| 作業の要件 |
a) 本文の筆者がマンガ版を読んでみた理由を、本文の記述に沿って一文から三文で説明してください。
b) 本文から、「ループものに関して、最近のも」で始まり「7.重要なトレードオフを伴う決断を経て運命は収束し、ループを脱する(了)」で終わる部分をそのまま抜き出してください。

All You Need Is Kill (Manga)

ハリウッド映画版の公開という大分ミーハーなタイミングだが、Kindleであったのでとりあえずマンガ版を読んでみた。戦争(闘争)、恋愛そして根底にあるループからの脱出という三要素が綺麗にまとまっておりテンポ良く楽しめた。

ループものに関して、最近のものでは本作を含め3つの代表的な作品(まどマギ、シュタゲ)を視聴/読了した経験があるが、この系統の大まかな流れは以下のような感じなのだと推察される。

1.主人公あるいはキーパーソンに著しく不利益を及ぼす状況(逸失利益含む)が迫る
2.ループによって回避する
3.より良い方向に状況を変えるためにループを濫用する
4.当初の不利益は回避するが、予期しなかった新たな不利益が生じる
5.他のループしている者と出会う
6.ループの発生条件を整理し、帰納的に原因を特定する
7.重要なトレードオフを伴う決断を経て運命は収束し、ループを脱する(了)

そして、雑な括りだがループは手法上以下の3つに大別されるようだ。

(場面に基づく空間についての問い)
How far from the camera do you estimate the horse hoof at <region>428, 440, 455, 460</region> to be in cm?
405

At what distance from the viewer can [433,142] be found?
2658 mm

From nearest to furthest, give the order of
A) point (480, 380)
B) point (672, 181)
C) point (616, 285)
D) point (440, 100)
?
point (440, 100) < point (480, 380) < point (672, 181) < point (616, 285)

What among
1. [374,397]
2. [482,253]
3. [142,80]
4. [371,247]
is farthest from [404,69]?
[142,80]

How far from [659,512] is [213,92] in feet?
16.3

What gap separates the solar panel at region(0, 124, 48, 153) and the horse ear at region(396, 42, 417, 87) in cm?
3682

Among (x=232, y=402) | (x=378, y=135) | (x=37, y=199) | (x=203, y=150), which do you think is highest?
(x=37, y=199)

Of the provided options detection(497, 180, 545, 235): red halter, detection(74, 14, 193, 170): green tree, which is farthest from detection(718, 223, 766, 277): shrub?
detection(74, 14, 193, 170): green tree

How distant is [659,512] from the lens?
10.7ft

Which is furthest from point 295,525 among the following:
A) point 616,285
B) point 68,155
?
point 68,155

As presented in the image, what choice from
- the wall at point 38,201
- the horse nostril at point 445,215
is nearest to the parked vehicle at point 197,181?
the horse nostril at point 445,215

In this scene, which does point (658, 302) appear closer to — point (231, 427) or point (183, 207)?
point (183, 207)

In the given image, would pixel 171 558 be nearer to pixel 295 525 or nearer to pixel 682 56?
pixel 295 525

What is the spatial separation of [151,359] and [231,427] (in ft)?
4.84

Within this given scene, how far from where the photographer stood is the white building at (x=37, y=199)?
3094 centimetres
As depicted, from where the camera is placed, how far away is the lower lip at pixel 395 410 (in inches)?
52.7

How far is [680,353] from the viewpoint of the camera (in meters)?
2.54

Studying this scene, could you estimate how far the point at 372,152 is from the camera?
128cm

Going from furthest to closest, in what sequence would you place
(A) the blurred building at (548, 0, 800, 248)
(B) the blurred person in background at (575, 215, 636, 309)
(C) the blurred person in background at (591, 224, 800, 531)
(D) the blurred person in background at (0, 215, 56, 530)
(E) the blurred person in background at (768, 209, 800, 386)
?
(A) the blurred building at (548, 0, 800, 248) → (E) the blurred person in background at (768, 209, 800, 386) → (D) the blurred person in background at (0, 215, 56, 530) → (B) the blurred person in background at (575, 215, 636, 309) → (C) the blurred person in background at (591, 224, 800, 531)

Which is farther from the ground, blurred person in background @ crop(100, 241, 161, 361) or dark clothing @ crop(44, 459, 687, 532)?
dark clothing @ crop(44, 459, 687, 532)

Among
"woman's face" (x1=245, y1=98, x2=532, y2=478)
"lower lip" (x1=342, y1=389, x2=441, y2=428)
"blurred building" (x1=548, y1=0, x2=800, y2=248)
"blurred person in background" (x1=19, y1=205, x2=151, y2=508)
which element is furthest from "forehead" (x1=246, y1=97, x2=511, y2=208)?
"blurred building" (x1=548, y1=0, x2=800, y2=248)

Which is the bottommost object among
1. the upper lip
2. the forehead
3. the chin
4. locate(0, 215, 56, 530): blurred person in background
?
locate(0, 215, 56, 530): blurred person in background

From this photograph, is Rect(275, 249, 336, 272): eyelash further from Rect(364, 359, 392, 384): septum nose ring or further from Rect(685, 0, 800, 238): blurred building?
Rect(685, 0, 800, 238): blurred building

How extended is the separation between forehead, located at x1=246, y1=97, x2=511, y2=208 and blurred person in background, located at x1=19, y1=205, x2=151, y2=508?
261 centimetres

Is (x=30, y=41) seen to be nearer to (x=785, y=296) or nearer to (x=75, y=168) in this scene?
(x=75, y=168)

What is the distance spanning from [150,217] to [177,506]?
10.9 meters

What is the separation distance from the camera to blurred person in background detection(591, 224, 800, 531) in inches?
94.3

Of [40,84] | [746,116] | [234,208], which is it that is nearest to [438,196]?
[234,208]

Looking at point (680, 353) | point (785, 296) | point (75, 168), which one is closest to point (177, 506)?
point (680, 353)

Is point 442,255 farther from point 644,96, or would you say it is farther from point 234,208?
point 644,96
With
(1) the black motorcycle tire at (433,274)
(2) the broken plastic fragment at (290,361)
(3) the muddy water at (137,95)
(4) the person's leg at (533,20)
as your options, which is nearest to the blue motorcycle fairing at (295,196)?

| 解答済みの問題 |
a) Kindleで読めたので、筆者はとりあえずマンガ版を読んでみました。ハリウッド映画版が公開されたタイミングでもありました。

b)
ループものに関して、最近のものでは本作を含め3つの代表的な作品(まどマギ、シュタゲ)を視聴/読了した経験があるが、この系統の大まかな流れは以下のような感じなのだと推察される。

1.主人公あるいはキーパーソンに著しく不利益を及ぼす状況(逸失利益含む)が迫る
2.ループによって回避する
3.より良い方向に状況を変えるためにループを濫用する
4.当初の不利益は回避するが、予期しなかった新たな不利益が生じる
5.他のループしている者と出会う
6.ループの発生条件を整理し、帰納的に原因を特定する
7.重要なトレードオフを伴う決断を経て運命は収束し、ループを脱する(了)